Graeae’s Artistic Director Jenny Sealey talks to Paul F Cockburn about her company’s new co-production with Dundee Rep Ensemble and Derby Theatre, setting Lorca’s classic Spanish Play in the city.
Blood Wedding is an acclaimed tragedy by the Spanish dramatist Federico García Lorca. First performed in 1933, it focuses on the troubled inter-family feuds reawakened by a forthcoming marriage.
So how did this new production come about?
“I was invited by Jemima Levick, joint-Artistic Director at Dundee Rep to do some workshops in and around the aesthetics of access, the way Graeae likes to work,” explains Graeae’s artistic director Jenny Sealey, who is directing the play. “From that we then decided it would be great if the two companies could do a co-production, and we spent a development week with some of the actors from the Dundee Rep Ensemble, and some from Graeae’s mix of actors, looking at a few plays including Lorca’s Blood Wedding. That was our favourite; both Jemima and I were really keen to bring it to the present day, to set it in the city – rather than the hot Spanish countryside – and to see what happened. Then Derby Theatre became really interested in the production as well, so now we have Graeae, Dundee and Derby.”
Given Graeae’s tradition of using diverse casts, did you give Ireland any particular instructions regarding his adaptation of the play, apart from wanting a contemporary urban setting?
“The only note that I gave David, the only thing I did know was that I wanted the character of the mother to be deaf. The fact that she doesn’t want her son to go becomes even more profound because he’s the person she relies on; he’s her ears. Her being surrounded by all the hearing people at the wedding makes him feel awkward, he has to try to be the ‘host with the most’, and yet also has to translate for his mum, who is asking really difficult questions. Her deafness gave such depth to the groom, and the whole play, because it’s about communicating and not communicating, and sometimes communicating things that you don’t want to be seen.”
Was this a deliberate choice on your part?
“No. It just so happened during the development week; if I hadn’t had a deaf actor playing the mother, it might have been a very different story. It was just something that was really born out of development.”
On the day of this interview, you’re three weeks into the rehearsal period; are you enjoying it?
“My god, yeah. It’s brilliant having this very diverse ensemble. Some have worked together before, but some really who have not. The only people I’ve worked with before in the cast are Gerard McDermott (I did Blasted with him in 2006) and Alison Baskerville, who has worked with Graeae on The Iron Man. This is very, very different; we’re all on a massive journey of finding out what is what, and communication continues to be the beautiful dilemma.”
In what way?
“EJ Raymond, who’s playing the mother, is fantastic. She has a really beautiful, profound deaf voice, but I know that for some hearing people… they can’t always hear what she saying. So everything is captioned. For blind audiences, though, it’s a whole other area of having to tune in to what it is she’s saying. Making sure that deafness is accessible to blind people in the audience — that’s quite an interesting one. I think it is one of these things that we’ll ‘have to suck it and see’.
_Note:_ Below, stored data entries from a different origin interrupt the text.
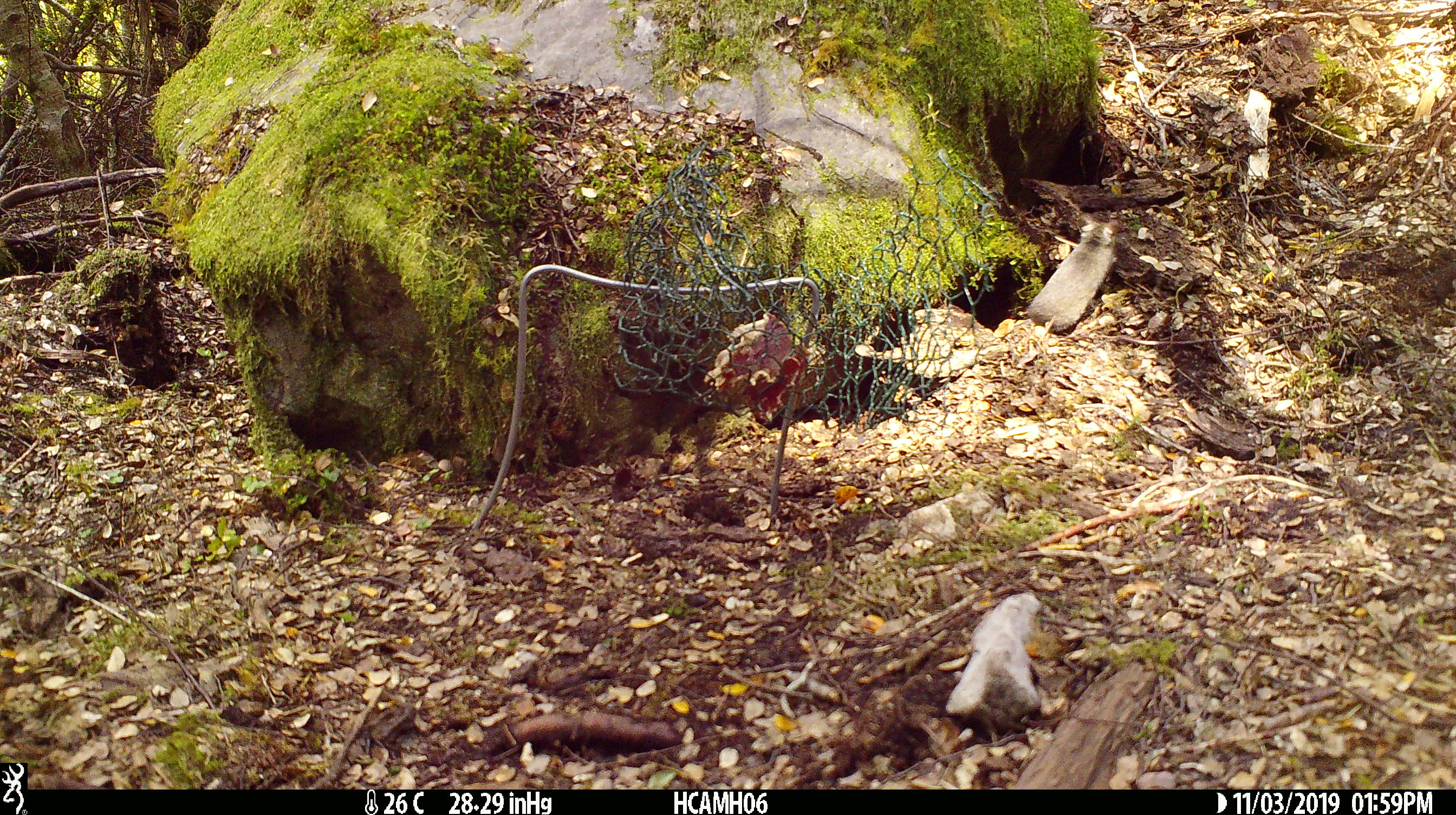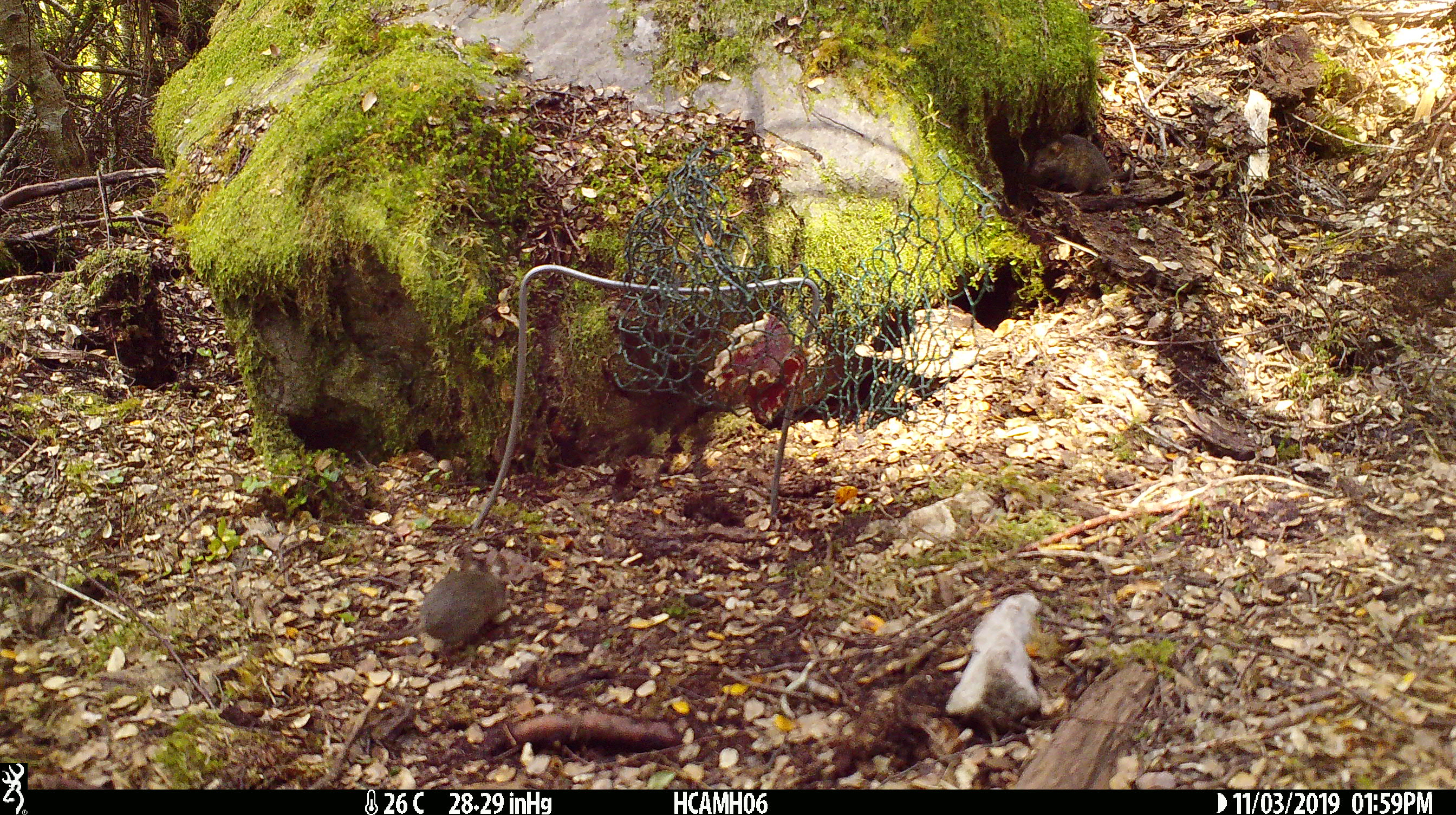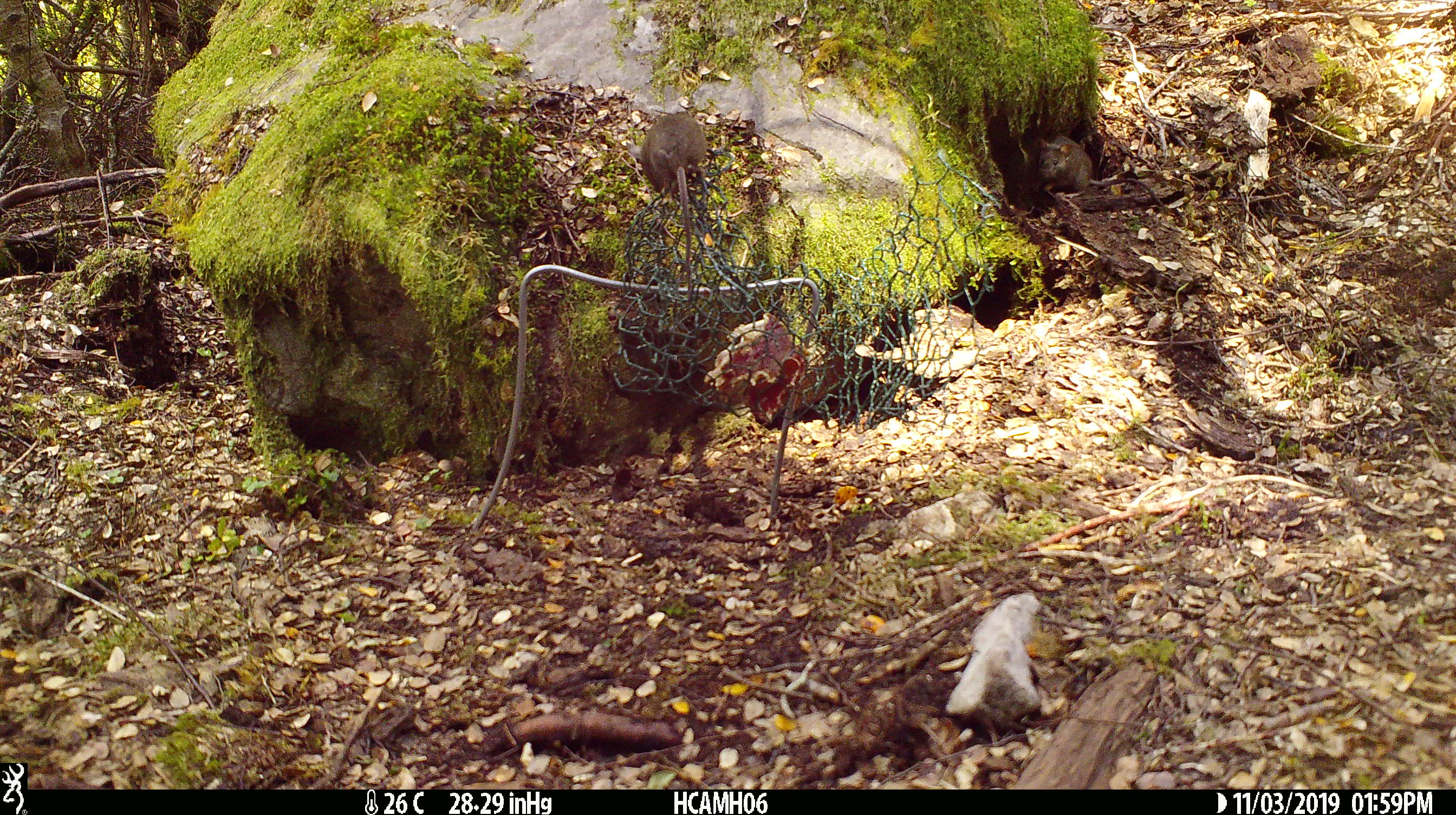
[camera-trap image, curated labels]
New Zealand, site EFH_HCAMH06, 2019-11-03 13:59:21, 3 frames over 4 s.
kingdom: Animalia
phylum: Chordata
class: Mammalia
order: Rodentia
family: Muridae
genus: Mus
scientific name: Mus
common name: mouse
“There’s also the whole area of family signing, because it’s not pure BSL (British Sign Language). It’s casual, sometimes it’s with just one hand, sometimes it’s lipreading, it’s a very specific. That’s another communications dilemma because, if the diehard BSL community are expecting this to be a fully-fledged BSL production, it’s not — it can’t be, because of the characters. During the wedding scene, they book an ‘interpreter’ for the wedding to ‘help mum’ – so there are moments where we have flashes of real interpretation on stage – but we can’t have that interpreter throughout the whole of it, because that’s not what the play is about.
“I think the play is about what you see and hear, what you don’t see and hear, and you, the audience, have to fill in the gaps. I think that’s what Lorca does; most action in Lorca happens off stage. I’m still trying to follow that thematic desire of Lorca, but we are necessarily showing and saying more than he’d probably allow. David Ireland has remained very faithful to Lorca, and then I’m the last person in the mix – I just ruffle it up a bit more!”